- Born: 1550
- Died: 16 April 1606 Deptford
- Occupation: Shipwright

= John Addey (shipbuilder) =

English shipwright

John Addey (1550 – 16 April 1606) was a master shipwright at Deptford Dockyard.

Addey left £200 to the poor of Deptford which was invested in land on Church Street and provided an income to maintain a school in Deptford; his will also mentioned London's Shipwrights Hall. The Addey School was built in 1821 and enlarged in 1862. It amalgamated with Dean George Stanhope's School to form Addey and Stanhope School, and moved to New Cross Road in 1899. Addey was buried in St Nicholas Church in Deptford and there are plaques dedicated to him on the exterior north wall.
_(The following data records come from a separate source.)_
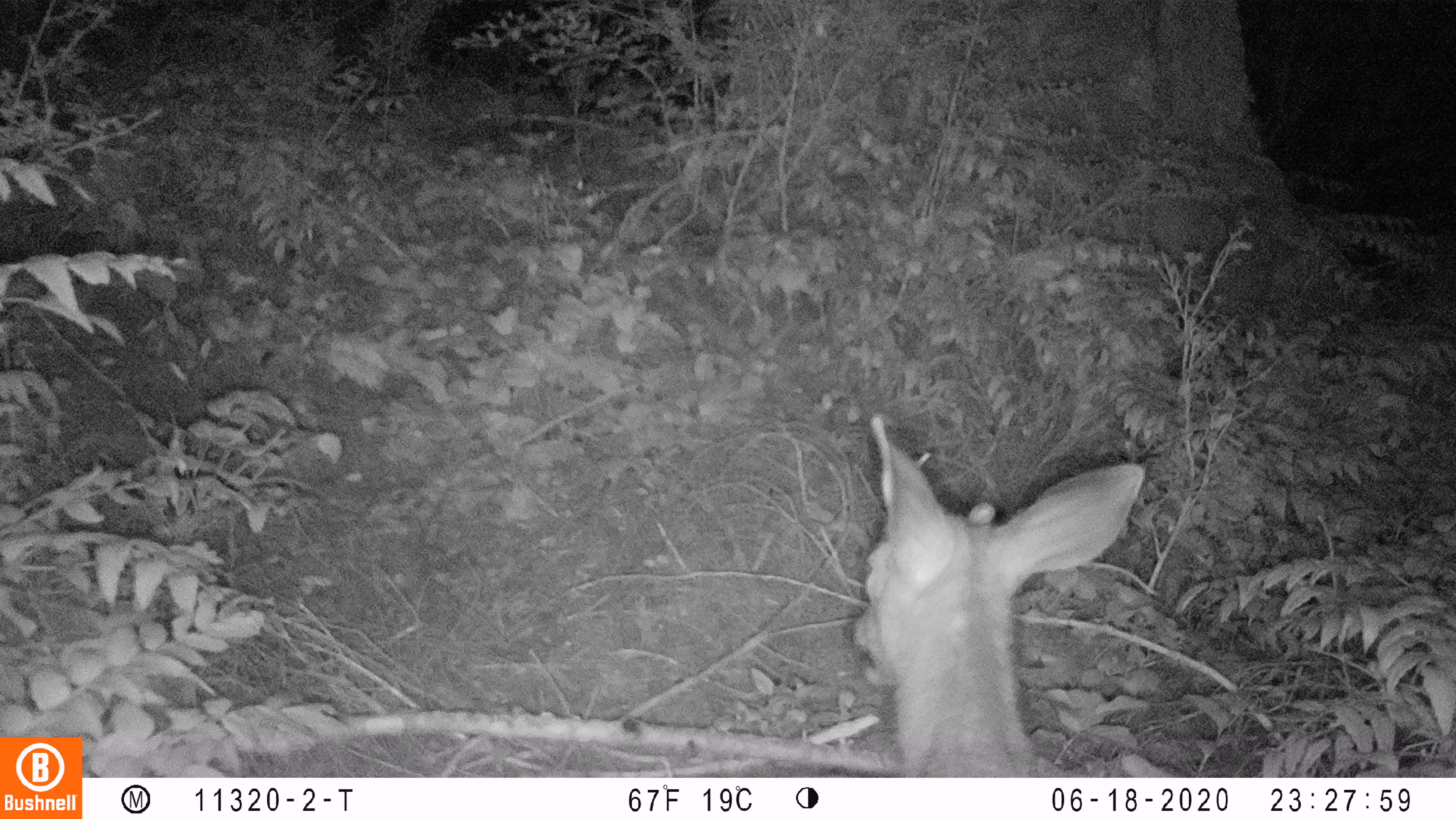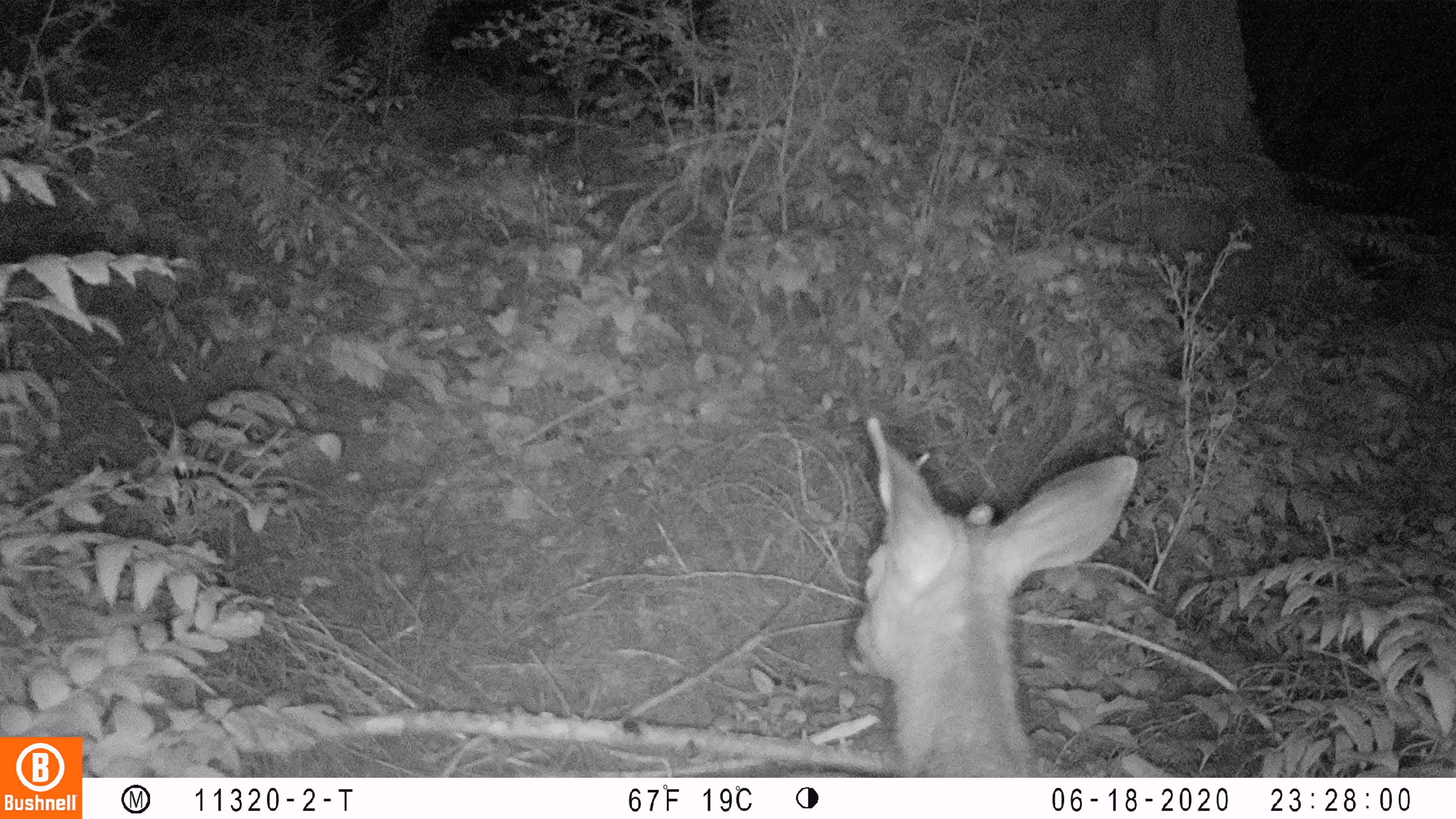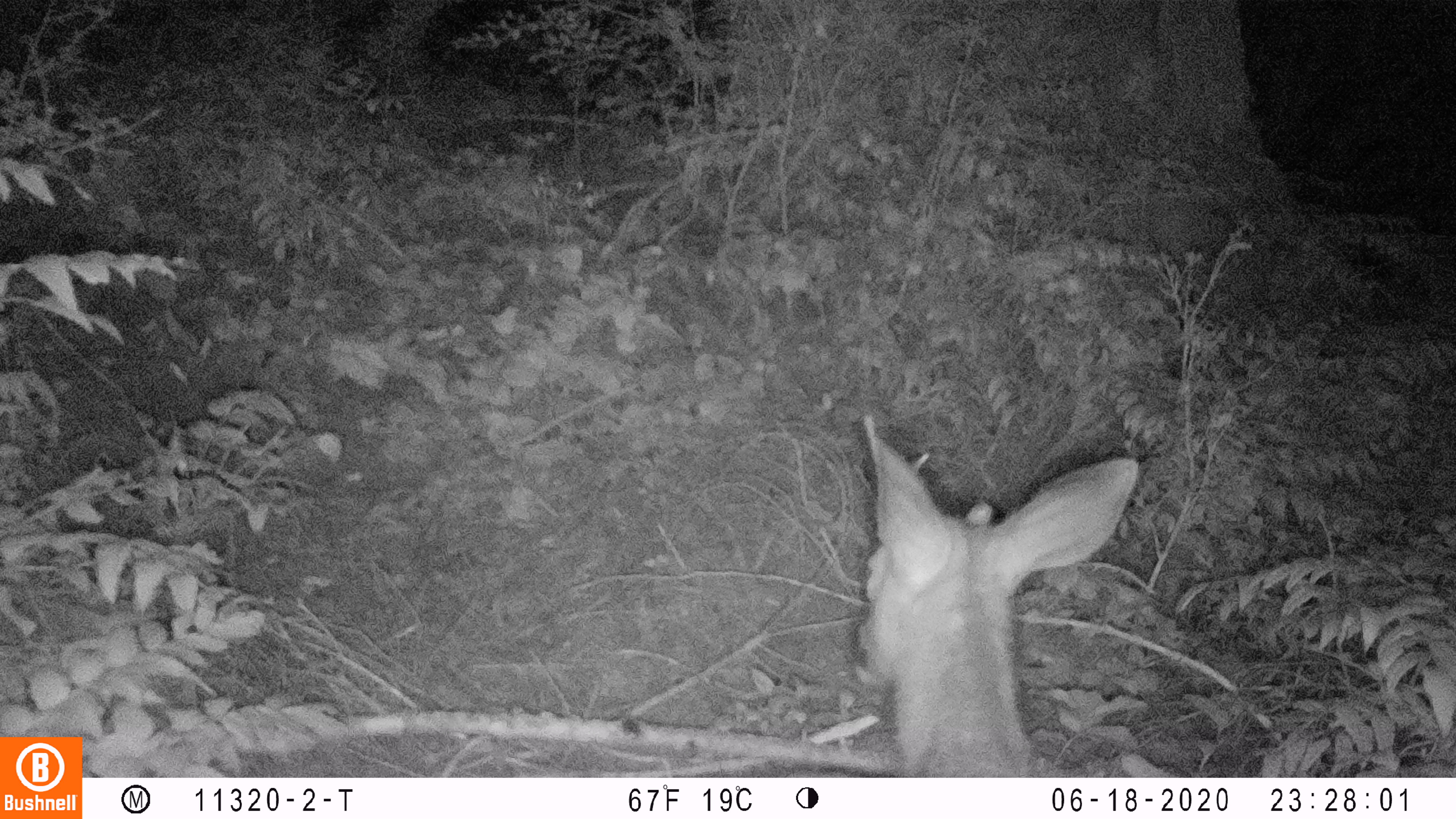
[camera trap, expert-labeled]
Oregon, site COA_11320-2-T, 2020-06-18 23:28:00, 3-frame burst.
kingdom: Animalia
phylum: Chordata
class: Mammalia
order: Artiodactyla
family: Cervidae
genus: Odocoileus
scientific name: Odocoileus hemionus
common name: black-tailed deer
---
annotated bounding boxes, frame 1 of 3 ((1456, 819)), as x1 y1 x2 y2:
black-tailed deer: 836 404 1151 770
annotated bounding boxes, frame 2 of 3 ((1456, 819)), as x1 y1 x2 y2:
black-tailed deer: 833 406 1144 768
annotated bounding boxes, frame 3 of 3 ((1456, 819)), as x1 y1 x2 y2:
black-tailed deer: 835 414 1144 766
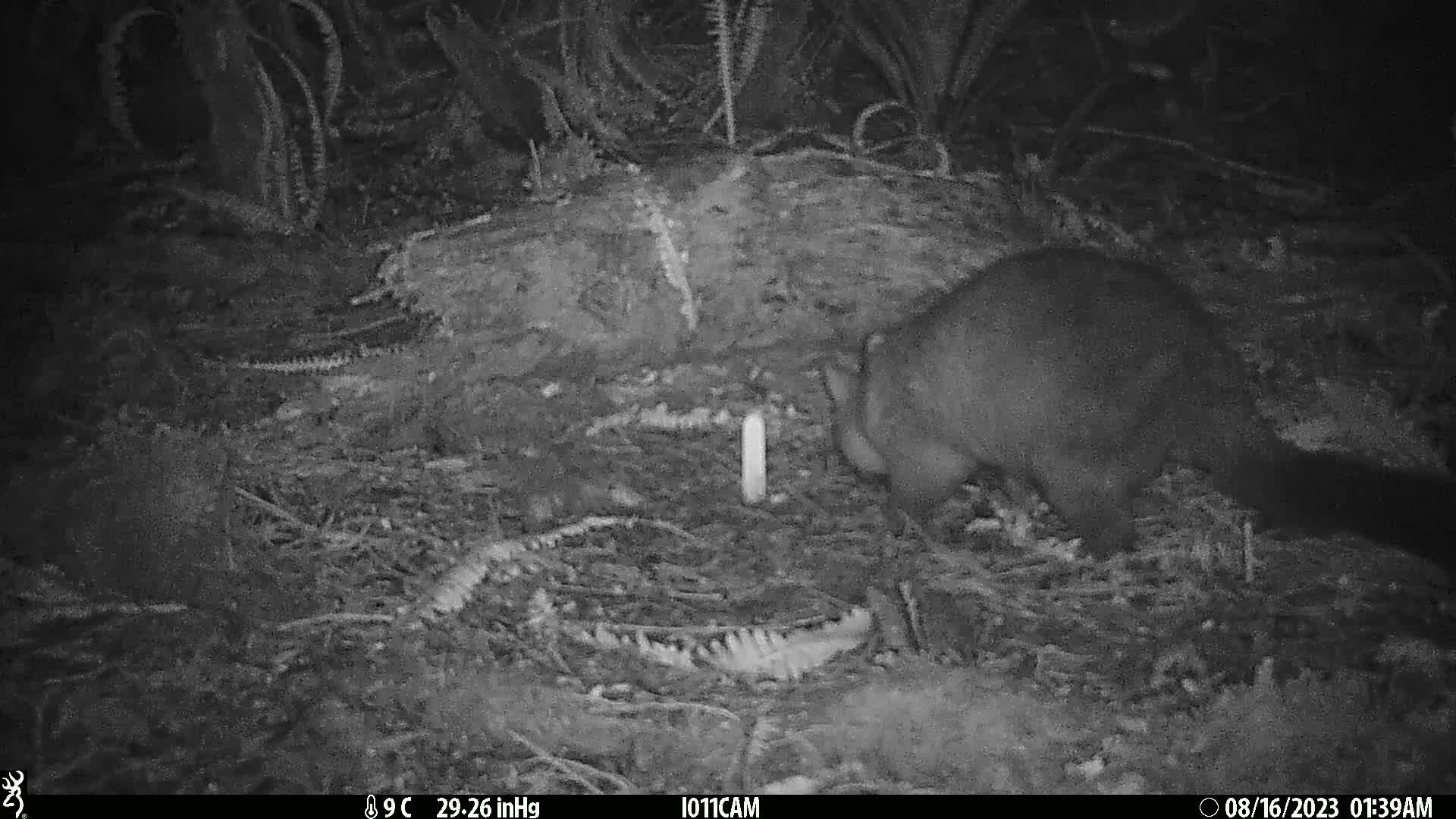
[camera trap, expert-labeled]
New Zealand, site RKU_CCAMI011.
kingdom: Animalia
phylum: Chordata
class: Mammalia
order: Diprotodontia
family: Phalangeridae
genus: Trichosurus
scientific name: Trichosurus vulpecula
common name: common brushtail possum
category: possum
Possum (common brushtail possum) (Trichosurus vulpecula).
"The above named John Addey by his will gave to his executor two hundred pounds to procure a perpetual annuity towards the relief of the poor people of Deptford to last forever. There with was purchased a piece of ground on the east side of Church street in this town, the rents and profits arising therefrom and from the buildings thereon exceed on this present year 1862 six hundred and fifty pounds from this fund forty shillings was are annually given to one hundred poor parishioners of Deptford, and large schools for poor children of the town are maintained. This tablet was erected by trustees of the charity to commemorate this good deed of a good man."